ACTIVITY LIST:
1. According to the description of the genus Prestonia, where is the single colleter of each flower located?
2. Carry the Prestonia description forward, starting after its final sentence.

Prestonia is a genus of lianas, a type of woody vine. Their leaves lack glands and have intrapetiolar colleters that are arranged oppositely along the stem. As with many in Apocynaceae, their stems contain a latex that ranges from watery to milky. Their flowers occur in cymes that are usually axillary (occurring between the stem and the leaf) but are sometimes terminal (occurring at the ends of branches). They range from tube-shaped to funnel-shaped with usually 5 free coronal lobes and a characteristic annular corona. A single colleter is located at the inner base of their 5 sepals. Their petals range in color from cream to yellow-green, sometimes with red or purple inclusions. They have nectaries located annularly alongside their apocarpous, bicarpellate gynoecium. The fruit is a follicle that is usually smooth but is winged in some species. The seeds have tufts of hair and are truncate in shape.

SUPPLIED DATA:
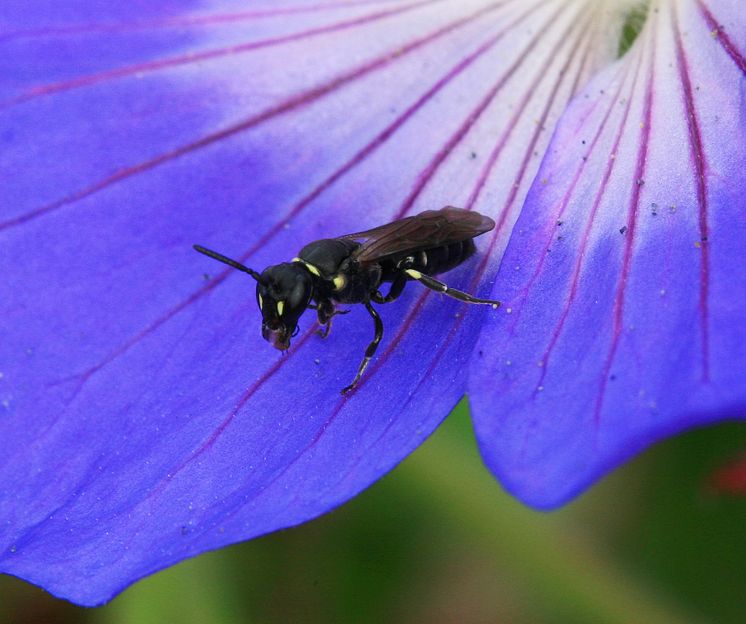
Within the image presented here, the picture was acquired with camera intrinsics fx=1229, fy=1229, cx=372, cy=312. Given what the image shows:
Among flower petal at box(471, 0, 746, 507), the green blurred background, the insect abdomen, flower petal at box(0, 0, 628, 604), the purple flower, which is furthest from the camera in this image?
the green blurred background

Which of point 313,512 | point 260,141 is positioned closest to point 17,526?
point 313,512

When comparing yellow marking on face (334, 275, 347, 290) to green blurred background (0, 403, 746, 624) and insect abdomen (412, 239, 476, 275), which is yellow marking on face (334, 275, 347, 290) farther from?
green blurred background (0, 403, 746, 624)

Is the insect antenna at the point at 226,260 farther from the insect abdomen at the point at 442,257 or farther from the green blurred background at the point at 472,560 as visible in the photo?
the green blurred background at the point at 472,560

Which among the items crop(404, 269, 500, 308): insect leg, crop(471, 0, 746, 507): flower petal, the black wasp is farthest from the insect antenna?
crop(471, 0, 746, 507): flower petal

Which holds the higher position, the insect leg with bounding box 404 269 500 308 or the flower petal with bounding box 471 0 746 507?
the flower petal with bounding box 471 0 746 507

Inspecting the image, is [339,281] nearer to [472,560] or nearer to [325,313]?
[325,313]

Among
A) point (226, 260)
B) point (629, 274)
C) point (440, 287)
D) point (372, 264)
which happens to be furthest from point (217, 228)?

* * *

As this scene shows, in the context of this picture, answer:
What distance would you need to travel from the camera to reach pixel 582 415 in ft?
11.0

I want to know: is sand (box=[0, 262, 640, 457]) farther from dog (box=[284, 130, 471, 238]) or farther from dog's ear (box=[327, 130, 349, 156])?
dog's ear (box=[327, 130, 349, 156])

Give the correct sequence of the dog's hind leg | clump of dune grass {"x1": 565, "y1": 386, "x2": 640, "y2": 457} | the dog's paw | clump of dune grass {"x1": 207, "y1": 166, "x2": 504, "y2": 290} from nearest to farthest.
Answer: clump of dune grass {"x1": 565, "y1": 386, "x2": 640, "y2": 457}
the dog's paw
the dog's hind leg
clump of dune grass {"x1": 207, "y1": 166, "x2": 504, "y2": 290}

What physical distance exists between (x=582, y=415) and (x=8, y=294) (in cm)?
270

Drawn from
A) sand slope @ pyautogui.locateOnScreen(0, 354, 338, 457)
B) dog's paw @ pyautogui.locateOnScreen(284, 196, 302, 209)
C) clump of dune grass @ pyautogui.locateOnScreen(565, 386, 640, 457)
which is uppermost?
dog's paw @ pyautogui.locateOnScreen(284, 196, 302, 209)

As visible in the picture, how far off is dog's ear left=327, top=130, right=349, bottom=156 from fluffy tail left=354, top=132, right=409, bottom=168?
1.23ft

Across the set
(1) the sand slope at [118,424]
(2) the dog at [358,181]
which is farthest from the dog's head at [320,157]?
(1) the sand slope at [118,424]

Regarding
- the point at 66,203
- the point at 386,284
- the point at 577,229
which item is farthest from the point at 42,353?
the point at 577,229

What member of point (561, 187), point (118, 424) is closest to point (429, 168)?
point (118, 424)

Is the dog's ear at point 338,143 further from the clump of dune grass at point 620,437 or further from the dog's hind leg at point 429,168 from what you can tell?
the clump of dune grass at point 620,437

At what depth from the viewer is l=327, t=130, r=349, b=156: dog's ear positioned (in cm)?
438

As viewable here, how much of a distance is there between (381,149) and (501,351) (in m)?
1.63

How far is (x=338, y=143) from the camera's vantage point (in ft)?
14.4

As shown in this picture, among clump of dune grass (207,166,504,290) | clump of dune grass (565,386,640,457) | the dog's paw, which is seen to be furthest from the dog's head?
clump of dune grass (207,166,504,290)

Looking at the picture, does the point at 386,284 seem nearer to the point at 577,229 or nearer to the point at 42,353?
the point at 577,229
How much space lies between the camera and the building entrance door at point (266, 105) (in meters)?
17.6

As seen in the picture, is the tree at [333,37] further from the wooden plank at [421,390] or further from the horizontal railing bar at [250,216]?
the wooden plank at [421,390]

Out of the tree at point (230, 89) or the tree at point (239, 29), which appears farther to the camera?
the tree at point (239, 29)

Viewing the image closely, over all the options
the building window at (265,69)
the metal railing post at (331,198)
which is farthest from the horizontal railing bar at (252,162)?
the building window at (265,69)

TASK-BY-TASK OUTPUTS:
1. It is at the inner base of the flower's 5 sepals.

2.
== Distribution and habitat ==
Species in Prestonia can be found in the neotropics of Mexico, Central America, South America, and the West Indies. They extend as far north as northeast Mexico and as far south as northern Argentina. Colombia and Brazil have the most species with 25 and 23 known species respectively. They can be found at elevations ranging from sea level to as high as 2800m.

== Ecology ==
Limited evidence has shown bees to be possible pollinators of the genus.

In the montane rainforests of Ecuador, some members of Lepidoptera in Ithomiinae and Arctiinae have been found to engage in pharmacophagy on Prestonia amabilis. They do so in order to obtain pyrrolizidine alkaloids that can be used as a chemical defense against predators and as precursor chemicals to male pheremones.

== Taxonomy ==
The genus was first described in 1810 by botanist Robert Brown who named the genus after Dr. Charles Preston. It was not until the 1930's that it got significant attention from Robert E. Woodson, who is known to have treated the most species in the genus. It is closely related to Artia and Parsonsia.

=== Species ===
63 species are accepted.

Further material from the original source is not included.